Ripheus23

This is how my argument proceeds so far:

Suppose that 2 to the power of aleph-aleph-zero, equals [aleph-zero]-aleph-zero. Then evaluate 2 to the power of [aleph-zero]-aleph-zero. Now, if 2 to the power of aleph-zero equals aleph-aleph-zero, then from R to the power of aleph-n we can construct all the alephs after aleph-zero and through aleph-aleph-aleph-aleph-aleph-aleph-...-aleph-n. But this exhausts all the points in the infinite-dimensional array of symbols for these numbers, at this stage. [One of the deeper ideas is that we can symbolize all the aleph numbers for {R to the power of aleph-n} using a single object, an infinite-dimensional super-square, if you will [infinite stacks of squares, in an ascending order per stack, at an infinite number of angles perpendicular to the origin].] Accordingly, 2 to the power of [aleph-zero]-aleph-zero does not map back to any point reached from the first series of aleph-n.

However, therefore 2^[aleph-zero]-aleph-zero, would equal something else if 2^aleph-aleph-zero did not equal [aleph-zero]-aleph-zero. And 2^aleph-aleph-zero would not equal that if 2^aleph-zero, did not equal aleph-aleph-zero. Ergo, 2^aleph-zero does not equal aleph-1 but aleph-aleph-zero, therefore the Continuum Hypothesis is false.

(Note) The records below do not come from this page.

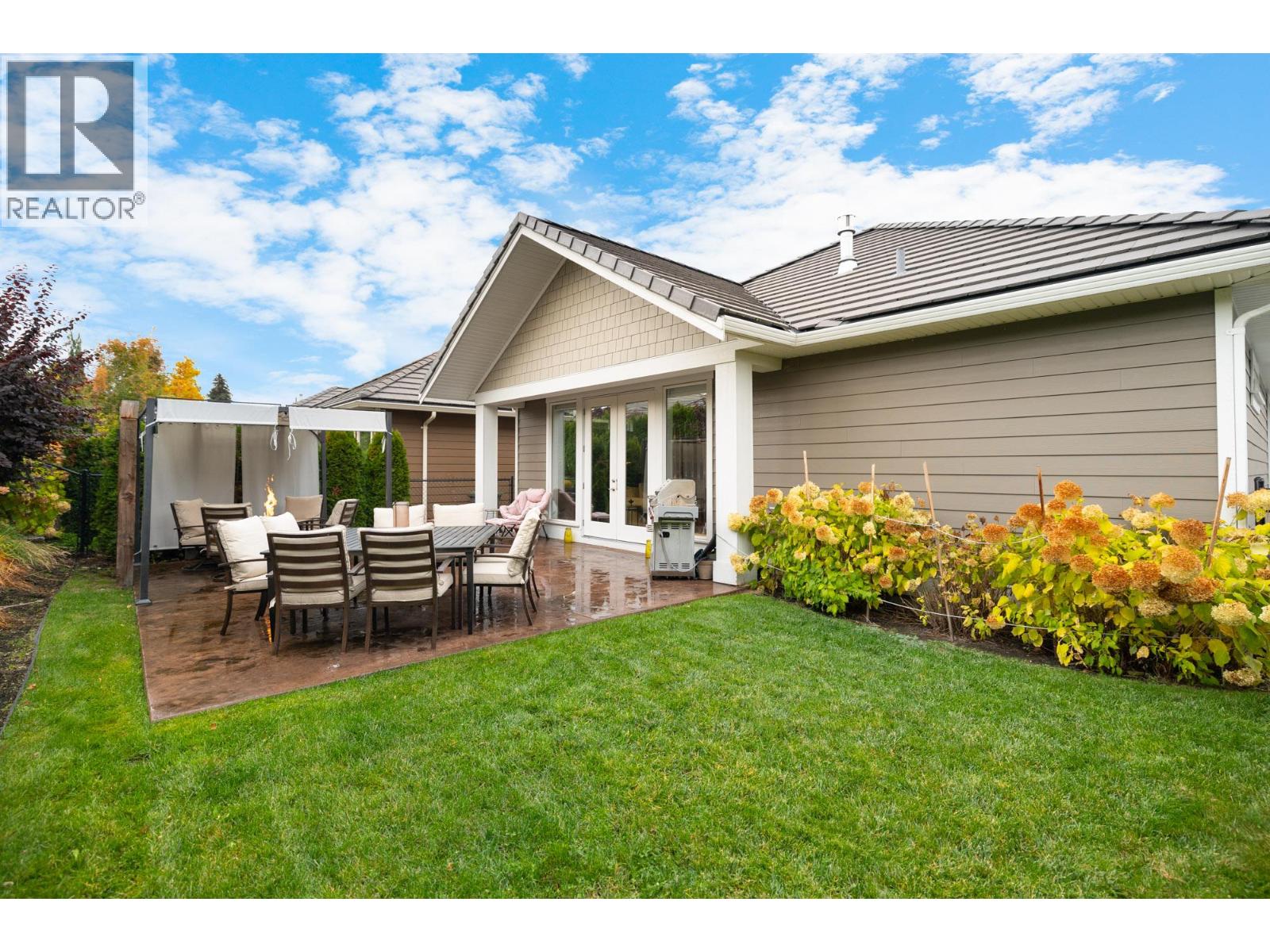 4450 Gordon Drive Unit# 114, Kelowna, British Columbia  V1W 1T1 - Photo 17 - 10378356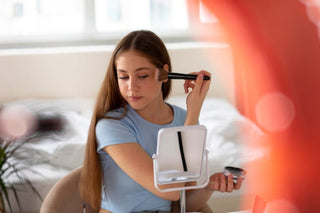 How to Build a Professional Beauty Kit for Brow Services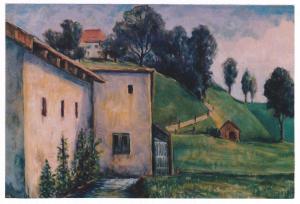 GW552-08-Steinmuehle-Gemaelde-k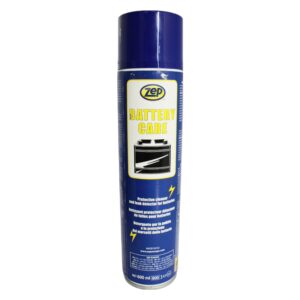 BATTERY CARE NEW 600 ML - NETTOY. PROTECTEUR POUR BATTERIE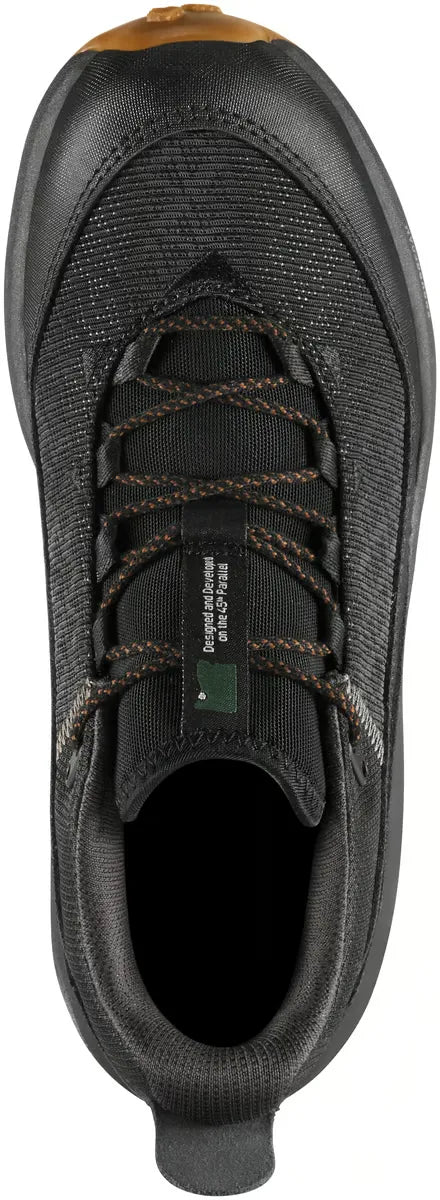 N45 Low Jet Black W - Image 4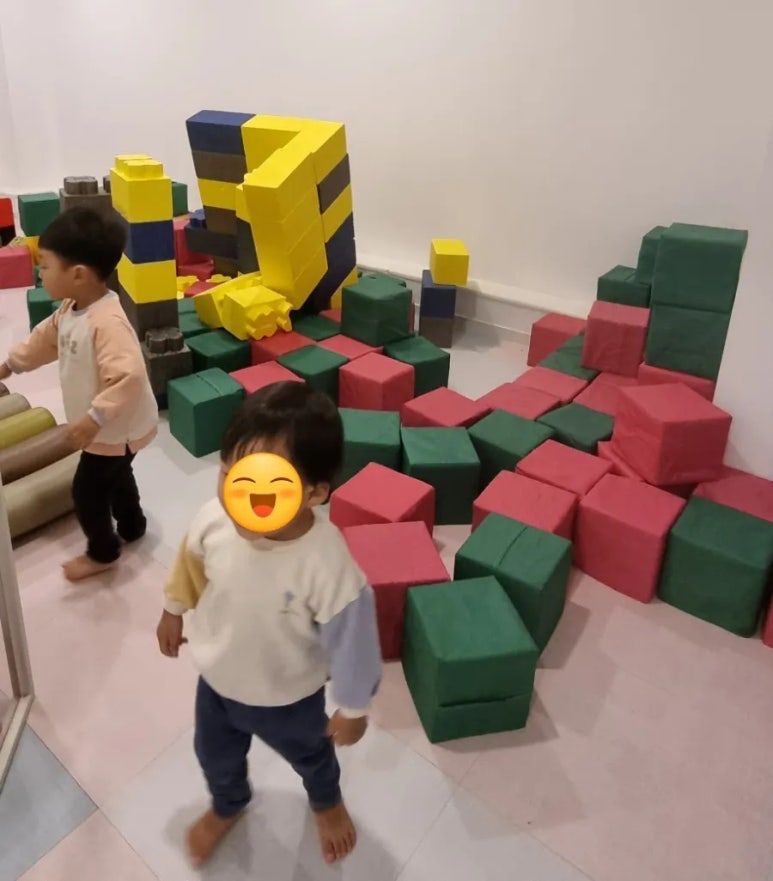 위키즈52 이미지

Now, my objection to my own reasoning so far is that it seems to "beg the question," if you will. Or, to put it more kindly, the picture in the previous post is the Supercontinuum Hypothesis, which itself must be solved independently to prove my point. Anyway, if the SH is true, though, we have the following interesting series:

• 2^2^2^2^2... = aleph-zero
• 2^aleph-zero = aleph-aleph-zero
• 2^aleph-aleph-zero = [aleph-zero]-aleph-zero
• 2^[aleph-zero]-aleph-zero = ???